When I saw that rescued pigeon it kinda reminded me of Moccasin lol.










Kinda look alike in a weird way lol!

Glad all the beautiful birds are in your care!


----------



## Rooster2312 (Mar 8, 2006)

Good luck with your recent rehab birds Terry. 

Sending healing thoughts,

Lindi


----------



## Larry_Cologne (Jul 6, 2004)

Hi Terry,

Thanks for the wonderful pictures. That crow is a handsome fellow. I hope for the best for all the others.

I know you deal with a lot of heartaches, but you also have a lot of blessings by dealing with all these animals.

Sometimes I feel a bit jealous when things are a bit slow (thank goodness) here. All that activity around you!

Larry


----------



## TAWhatley (Mar 6, 2001)

Thanks for having a look folks. Christina .. that new pigeon from the shelter does look a lot like Moccasin. Angel seems to be reasonably content with having Moe for a temporary buddy, and I know Moe is happy to have another goose to keep company with. Moe gets irritated at Fang and the other ducks. I think the ducks are a bit too active for him. 

I was able to get the phone # from animal control for the people that rescued the dove and gave them a call because I was interested in how the dove managed to survive the hawk attack. I was told that the dove had gotten between a planter and the wall of the house and was able to wedge itself in there with only the wing exposed enough for the hawk to get. I suspect the hawk was a young and inexperienced one or the dove would have been a goner. 

Terry


----------



## Maggie-NC (Jun 22, 2005)

It is so terrible what the little dove had to endure.
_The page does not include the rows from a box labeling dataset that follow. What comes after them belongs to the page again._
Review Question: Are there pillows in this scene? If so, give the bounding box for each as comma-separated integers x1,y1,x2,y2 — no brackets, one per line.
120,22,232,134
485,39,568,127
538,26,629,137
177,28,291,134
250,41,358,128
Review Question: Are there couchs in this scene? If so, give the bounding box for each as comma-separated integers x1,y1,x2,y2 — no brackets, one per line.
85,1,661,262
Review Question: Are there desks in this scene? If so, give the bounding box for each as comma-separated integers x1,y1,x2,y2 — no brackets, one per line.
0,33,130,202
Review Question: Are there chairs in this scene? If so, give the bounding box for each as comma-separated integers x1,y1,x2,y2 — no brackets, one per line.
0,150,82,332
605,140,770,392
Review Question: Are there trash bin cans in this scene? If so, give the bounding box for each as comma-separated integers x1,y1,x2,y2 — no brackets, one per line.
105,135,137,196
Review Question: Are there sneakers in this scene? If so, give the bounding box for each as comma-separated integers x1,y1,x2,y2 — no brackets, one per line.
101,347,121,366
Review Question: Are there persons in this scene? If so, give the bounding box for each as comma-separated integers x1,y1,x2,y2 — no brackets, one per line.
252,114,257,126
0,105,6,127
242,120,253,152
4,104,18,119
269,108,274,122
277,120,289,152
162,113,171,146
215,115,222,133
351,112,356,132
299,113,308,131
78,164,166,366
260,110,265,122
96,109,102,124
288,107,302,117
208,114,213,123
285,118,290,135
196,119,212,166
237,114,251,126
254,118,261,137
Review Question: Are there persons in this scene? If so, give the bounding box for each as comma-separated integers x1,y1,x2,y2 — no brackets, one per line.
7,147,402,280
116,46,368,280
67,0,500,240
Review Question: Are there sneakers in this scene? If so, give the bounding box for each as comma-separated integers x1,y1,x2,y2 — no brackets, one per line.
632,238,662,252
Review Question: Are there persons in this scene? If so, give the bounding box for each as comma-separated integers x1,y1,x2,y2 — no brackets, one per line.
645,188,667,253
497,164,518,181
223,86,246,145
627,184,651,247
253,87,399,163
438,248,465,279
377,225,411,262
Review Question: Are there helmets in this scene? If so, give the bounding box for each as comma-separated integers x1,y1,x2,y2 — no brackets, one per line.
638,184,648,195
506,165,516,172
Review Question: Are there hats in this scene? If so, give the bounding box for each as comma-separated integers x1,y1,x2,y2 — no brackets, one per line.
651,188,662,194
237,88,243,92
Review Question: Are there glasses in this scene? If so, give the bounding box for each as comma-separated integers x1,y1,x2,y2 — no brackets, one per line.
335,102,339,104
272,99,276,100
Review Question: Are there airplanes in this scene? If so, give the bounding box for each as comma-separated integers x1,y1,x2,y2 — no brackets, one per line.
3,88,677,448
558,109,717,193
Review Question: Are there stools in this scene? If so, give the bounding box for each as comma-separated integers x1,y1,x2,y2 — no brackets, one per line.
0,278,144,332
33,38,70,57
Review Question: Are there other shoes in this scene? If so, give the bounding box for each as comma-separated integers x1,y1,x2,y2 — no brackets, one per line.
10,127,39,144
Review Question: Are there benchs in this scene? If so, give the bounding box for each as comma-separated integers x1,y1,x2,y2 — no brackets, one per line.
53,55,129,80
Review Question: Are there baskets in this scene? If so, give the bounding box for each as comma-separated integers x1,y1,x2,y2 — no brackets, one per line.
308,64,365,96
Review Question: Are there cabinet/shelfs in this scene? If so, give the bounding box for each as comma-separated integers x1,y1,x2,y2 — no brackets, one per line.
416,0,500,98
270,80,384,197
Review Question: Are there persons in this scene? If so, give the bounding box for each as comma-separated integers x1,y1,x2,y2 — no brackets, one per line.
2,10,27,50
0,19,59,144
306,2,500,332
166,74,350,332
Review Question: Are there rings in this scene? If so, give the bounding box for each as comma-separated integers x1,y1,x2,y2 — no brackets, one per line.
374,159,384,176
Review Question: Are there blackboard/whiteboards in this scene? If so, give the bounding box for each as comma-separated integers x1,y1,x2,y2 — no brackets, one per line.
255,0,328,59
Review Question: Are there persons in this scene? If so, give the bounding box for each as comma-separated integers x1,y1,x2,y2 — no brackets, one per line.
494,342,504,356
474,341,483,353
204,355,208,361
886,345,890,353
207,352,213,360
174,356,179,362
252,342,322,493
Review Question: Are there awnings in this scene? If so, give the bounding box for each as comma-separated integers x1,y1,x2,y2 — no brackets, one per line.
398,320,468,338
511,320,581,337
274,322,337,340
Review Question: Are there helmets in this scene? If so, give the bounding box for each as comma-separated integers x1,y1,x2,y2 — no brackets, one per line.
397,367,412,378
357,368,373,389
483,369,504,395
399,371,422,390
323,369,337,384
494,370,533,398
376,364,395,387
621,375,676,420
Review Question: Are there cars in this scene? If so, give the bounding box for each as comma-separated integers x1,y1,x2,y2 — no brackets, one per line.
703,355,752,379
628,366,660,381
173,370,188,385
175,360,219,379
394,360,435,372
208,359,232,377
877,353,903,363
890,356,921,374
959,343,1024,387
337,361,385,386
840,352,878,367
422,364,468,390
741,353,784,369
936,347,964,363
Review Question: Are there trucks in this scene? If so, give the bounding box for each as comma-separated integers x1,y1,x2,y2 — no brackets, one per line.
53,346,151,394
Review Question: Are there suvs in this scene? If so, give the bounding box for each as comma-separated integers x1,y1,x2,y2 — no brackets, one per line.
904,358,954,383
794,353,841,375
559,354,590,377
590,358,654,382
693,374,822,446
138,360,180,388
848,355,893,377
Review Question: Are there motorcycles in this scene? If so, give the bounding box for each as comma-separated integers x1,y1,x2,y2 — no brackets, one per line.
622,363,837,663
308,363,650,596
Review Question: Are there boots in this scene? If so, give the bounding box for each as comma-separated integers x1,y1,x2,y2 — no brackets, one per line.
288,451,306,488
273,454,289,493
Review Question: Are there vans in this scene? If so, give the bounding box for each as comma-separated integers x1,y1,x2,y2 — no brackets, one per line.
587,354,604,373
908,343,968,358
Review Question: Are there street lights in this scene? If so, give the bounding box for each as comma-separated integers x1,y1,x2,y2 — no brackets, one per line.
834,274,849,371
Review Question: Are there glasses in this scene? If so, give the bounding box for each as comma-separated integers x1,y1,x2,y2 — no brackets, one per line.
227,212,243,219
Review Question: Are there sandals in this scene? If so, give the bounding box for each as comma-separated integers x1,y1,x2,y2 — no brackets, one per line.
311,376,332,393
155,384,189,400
I imagine the pain must have been terrible.

 The last picture of the baby ducks looks splendid on my desktop.


----------



## Lovebirds (Sep 6, 2002)

Don't know how you do it!! If I had all that to take care of on a regular basis, (and you do), I'd have to get a divorce, order take out and have it delivered, don't know when I'll sleep or shower?????? You must have the energy of a 16 year old!!!!


----------



## Garye (Feb 20, 2005)

It's always wonderful to see pigeons being rescued. It gives me hope that some will make it.

That poor dove. I'm glad it survived and is now in your hands.


----------



## TAWhatley (Mar 6, 2001)

*Whew, I'm Tired!*



Lovebirds said:


> Don't know how you do it!! If I had all that to take care of on a regular basis, (and you do), I'd have to get a divorce, order take out and have it delivered, don't know when I'll sleep or shower?????? You must have the energy of a 16 year old!!!!


Hah! No 16 year old energy level here  

Folks, I'm TIRED .. all this kitchen remodeling is taking it's toll.
Plus, I'm taking all of my permitted rehabber friend's calls and birds
through Sunday (started taking her calls on Tuesday) in addition
to my own bird calls.

You all saw the recent incoming in the pictures I sent yesterday ..

So far today I have gotten:

1 Crow with a massive wound on the side just about where the leg attaches

1 American Coot - wonky symptoms - trauma, poison, botulism ?? don't know yet

2 Ringneck doves - came from the Pasadena Humane Society

7 Pigeons - also came from the Pasadena Humane Society

Waiting on another ringneck dove with a badly broken wing and who
knows what else before the day is done.

Terry


----------



## Lin Hansen (Jan 9, 2004)

Terry,

Can't believe that kitchen remodel is still going on! If feels like a long time and I'm not even the one who is enduring it (thank goodness!)...

Beautiful pictures...so many of the birds have such sweet looks on their faces this time in particular. 

That poor mourning dove...what an experience for her.

Good luck with all of them and try not to wear yourself out...(yeah, right.)

Linda


----------



## TerriB (Nov 16, 2003)

Thanks for sharing all these photos. You get so many neat birds to play with! Of course, you also get plenty of heartbreaking cases. Thank you for the special care you give them all. Hope your kitchen remodel finishes quickly. It seems like they drag on forever!!!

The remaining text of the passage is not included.